Integrated Assessment Climate models tell us “very little”

August 24, 2013

Mathematical models are used – and used successfully – everyday in Engineering, Science, Medicine and Business. Their usefulness is determined – and some are extremely useful – by knowing their limitations and acknowledging that they only represent an approximation of real complex systems.  Actual measurements always override the model results and whenever reality does not agree with model predictions it is usually mandatory to adjust the model. Where the adjustments can only be made by using “fudge factors” it is usually necessary to revisit the simplifying assumptions used to formulate the model in the first place.

But this is not how Climate Modelling Works. Reality or actual measurements are not allowed to disturb the model or its results for the far future. Fudge factors galore are introduced to patch over the differences when they appear. The adjustments to the model are just sufficient to cover the observed difference to reality but such that the long-term “result” is maintained.

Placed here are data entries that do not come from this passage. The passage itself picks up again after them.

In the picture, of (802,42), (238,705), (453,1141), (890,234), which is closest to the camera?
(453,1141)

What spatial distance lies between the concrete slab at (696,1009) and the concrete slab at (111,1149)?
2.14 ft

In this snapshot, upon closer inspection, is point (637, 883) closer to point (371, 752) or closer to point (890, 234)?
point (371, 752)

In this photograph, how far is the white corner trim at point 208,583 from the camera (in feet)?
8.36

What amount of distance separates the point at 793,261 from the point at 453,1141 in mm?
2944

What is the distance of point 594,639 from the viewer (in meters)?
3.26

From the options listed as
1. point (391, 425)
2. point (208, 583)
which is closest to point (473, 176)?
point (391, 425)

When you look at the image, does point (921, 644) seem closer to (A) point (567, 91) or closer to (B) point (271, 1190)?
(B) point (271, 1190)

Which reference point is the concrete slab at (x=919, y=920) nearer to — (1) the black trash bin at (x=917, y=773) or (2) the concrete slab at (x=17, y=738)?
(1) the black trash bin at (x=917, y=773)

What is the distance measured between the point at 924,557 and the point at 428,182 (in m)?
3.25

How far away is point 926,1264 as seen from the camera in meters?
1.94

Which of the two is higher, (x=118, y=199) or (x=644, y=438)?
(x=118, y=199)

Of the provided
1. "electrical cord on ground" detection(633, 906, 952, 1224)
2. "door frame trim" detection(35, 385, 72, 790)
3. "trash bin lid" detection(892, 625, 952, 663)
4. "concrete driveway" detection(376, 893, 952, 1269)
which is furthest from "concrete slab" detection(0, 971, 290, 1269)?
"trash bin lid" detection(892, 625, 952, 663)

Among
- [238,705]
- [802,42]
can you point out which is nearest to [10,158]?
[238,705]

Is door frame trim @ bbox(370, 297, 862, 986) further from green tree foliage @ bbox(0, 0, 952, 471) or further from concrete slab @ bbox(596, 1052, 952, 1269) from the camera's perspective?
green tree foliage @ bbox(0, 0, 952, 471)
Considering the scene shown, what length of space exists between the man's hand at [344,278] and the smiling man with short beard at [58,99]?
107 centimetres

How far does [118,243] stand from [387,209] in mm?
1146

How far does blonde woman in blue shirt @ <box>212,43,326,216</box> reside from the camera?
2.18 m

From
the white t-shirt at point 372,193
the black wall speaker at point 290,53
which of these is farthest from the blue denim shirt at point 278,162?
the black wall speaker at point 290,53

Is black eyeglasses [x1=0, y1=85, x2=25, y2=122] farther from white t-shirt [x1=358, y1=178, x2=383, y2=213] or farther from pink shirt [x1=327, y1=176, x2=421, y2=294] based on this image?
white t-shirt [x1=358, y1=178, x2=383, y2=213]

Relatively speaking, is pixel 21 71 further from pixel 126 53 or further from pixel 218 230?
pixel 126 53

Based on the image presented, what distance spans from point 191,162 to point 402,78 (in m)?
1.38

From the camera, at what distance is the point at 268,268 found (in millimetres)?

The assumption that carbon dioxide has a significant role to play in global warming is itself hypothetical. Climate models start with that as an assumption. They don’t address whether there is a link between the two. Some level of warming is assumed to be the consequence of a doubling the carbon dioxide concentration in the atmosphere. For the last 17 years global temperature has stood still while carbon dioxide concentration has increased dramatically. There is actually more evidence to hypothesise that there is no link (or a very weak link) between carbon dioxide and global warming than that there is. Nevertheless all climate models start with the built-in assumption that the link exists. And then use the results of the model as proof that the link exists! They are not just cyclical arguments – they are incestuous – or do I mean cannibalistic.

It is bad enough that economic models, developed to count the cost of carbon dioxide are first based on some hypothetical magnitude of the link between carbon dioxide emission and global warming as their starting point. But it gets worse. These “integrated assessment” models then themselves are strewn with new assumptions and further cyclical logic as to how the costs ensue.

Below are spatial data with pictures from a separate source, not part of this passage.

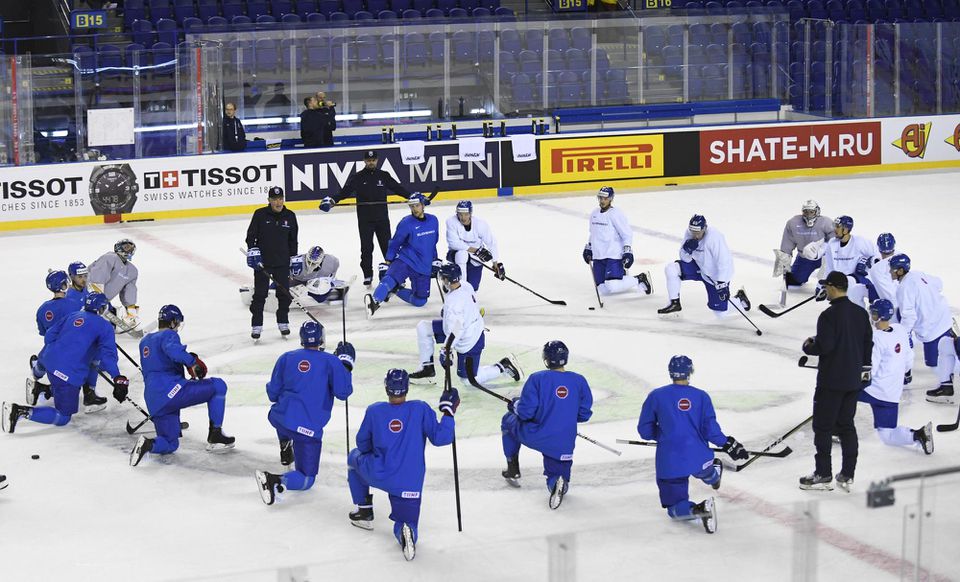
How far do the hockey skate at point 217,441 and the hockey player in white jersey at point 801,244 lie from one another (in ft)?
23.5

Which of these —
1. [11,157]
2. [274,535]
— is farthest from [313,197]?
[274,535]

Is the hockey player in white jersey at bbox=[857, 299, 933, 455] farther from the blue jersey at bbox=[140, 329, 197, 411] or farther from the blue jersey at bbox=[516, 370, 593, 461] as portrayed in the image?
the blue jersey at bbox=[140, 329, 197, 411]

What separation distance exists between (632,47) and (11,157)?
423 inches

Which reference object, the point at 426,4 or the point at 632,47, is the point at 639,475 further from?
the point at 426,4

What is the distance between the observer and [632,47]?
977 inches

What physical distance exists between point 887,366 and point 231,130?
14.1 meters

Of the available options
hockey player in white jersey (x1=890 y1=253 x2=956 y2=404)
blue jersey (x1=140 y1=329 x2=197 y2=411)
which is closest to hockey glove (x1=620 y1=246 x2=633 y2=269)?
hockey player in white jersey (x1=890 y1=253 x2=956 y2=404)

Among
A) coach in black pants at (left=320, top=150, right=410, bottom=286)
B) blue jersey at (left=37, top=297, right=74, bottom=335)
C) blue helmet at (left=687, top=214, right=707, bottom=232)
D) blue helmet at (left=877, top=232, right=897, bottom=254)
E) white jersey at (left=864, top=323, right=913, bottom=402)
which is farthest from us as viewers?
coach in black pants at (left=320, top=150, right=410, bottom=286)

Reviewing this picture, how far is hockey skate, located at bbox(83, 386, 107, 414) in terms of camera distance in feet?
36.9

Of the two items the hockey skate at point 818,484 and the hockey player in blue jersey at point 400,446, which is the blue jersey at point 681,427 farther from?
the hockey player in blue jersey at point 400,446

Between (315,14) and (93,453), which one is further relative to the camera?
(315,14)

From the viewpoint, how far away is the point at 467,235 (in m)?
15.0

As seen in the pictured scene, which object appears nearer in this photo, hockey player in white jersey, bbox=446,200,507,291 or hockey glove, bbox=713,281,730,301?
hockey glove, bbox=713,281,730,301

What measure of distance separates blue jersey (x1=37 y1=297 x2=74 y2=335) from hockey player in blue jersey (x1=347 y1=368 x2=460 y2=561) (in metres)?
4.23
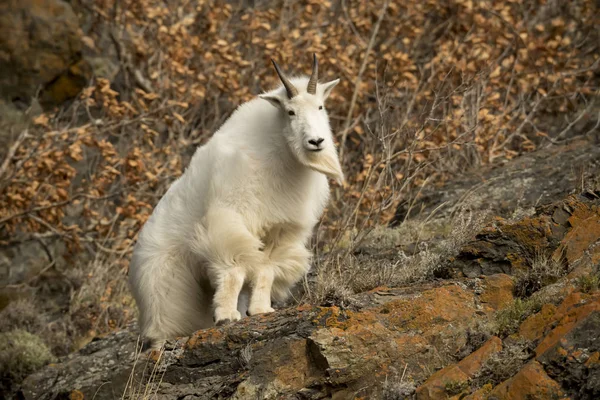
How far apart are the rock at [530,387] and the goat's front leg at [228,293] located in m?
2.23

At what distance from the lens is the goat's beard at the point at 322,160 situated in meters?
6.17

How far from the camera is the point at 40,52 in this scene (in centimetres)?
1389

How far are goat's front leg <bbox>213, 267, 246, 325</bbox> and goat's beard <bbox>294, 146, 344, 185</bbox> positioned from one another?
874 mm

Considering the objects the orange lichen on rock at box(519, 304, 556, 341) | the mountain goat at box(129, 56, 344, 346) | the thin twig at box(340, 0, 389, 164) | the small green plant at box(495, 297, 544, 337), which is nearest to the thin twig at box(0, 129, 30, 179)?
the thin twig at box(340, 0, 389, 164)

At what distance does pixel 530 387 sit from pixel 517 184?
17.3 feet

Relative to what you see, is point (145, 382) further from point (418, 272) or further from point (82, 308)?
point (82, 308)

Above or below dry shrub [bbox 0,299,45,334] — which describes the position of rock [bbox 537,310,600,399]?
above

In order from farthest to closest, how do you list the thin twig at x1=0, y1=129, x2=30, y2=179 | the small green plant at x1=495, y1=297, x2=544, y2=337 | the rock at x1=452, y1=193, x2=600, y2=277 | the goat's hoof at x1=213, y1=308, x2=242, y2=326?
the thin twig at x1=0, y1=129, x2=30, y2=179
the goat's hoof at x1=213, y1=308, x2=242, y2=326
the rock at x1=452, y1=193, x2=600, y2=277
the small green plant at x1=495, y1=297, x2=544, y2=337

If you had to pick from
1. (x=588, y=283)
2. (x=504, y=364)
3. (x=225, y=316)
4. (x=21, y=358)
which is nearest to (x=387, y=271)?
(x=225, y=316)

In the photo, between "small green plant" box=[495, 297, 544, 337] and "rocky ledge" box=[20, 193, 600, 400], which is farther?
"small green plant" box=[495, 297, 544, 337]

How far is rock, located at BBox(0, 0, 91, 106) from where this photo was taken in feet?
45.1

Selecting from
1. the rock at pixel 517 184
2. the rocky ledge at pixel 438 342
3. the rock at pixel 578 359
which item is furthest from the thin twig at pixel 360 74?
the rock at pixel 578 359

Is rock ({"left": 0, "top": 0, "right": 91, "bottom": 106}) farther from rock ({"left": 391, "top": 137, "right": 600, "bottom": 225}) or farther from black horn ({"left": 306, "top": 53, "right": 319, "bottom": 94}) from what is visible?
black horn ({"left": 306, "top": 53, "right": 319, "bottom": 94})

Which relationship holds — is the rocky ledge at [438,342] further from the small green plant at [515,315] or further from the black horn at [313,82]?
the black horn at [313,82]
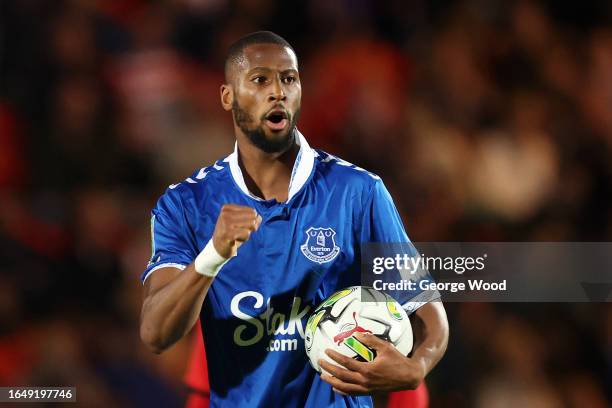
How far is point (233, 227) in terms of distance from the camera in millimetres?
2734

A new paper by Prof. Robert Pindyck for the National Bureau of Economic Research takes a less than admiring look at the Integrated Assessment Climate models and their uselessness.

Robert S. PindyckClimate Change Policy: What Do the Models Tell Us?, NBER Working Paper No. 19244
Issued in July 2013

(A pdf of the full paper is here: Climate-Change-Policy-What-Do-the-Models-Tell-Us)

Abstract: Very little. A plethora of integrated assessment models (IAMs) have been constructed and used to estimate the social cost of carbon (SCC) and evaluate alternative abatement policies. These models have crucial flaws that make them close to useless as tools for policy analysis: certain inputs (e.g. the discount rate) are arbitrary, but have huge effects on the SCC estimates the models produce; the models’ descriptions of the impact of climate change are completely ad hoc, with no theoretical or empirical foundation; and the models can tell us nothing about the most important driver of the SCC, the possibility of a catastrophic climate outcome. IAM-based analyses of climate policy create a perception of knowledge and precision, but that perception is illusory and misleading.

Even though his assumptions about “climate sensitivity” are somewhat optimistic, he is more concerned with the assumptions made to try and develop the “damage” function to enable the cost to be estimated:

When assessing climate sensitivity, we at least have scientific results to rely on, and can argue coherently about the probability distribution that is most consistent with those results. When it comes to the damage function, however, we know almost nothing, so developers of IAMs [Integrated Assessment Models] can do little more than make up functional forms and corresponding parameter values. And that is pretty much what they have done. …..  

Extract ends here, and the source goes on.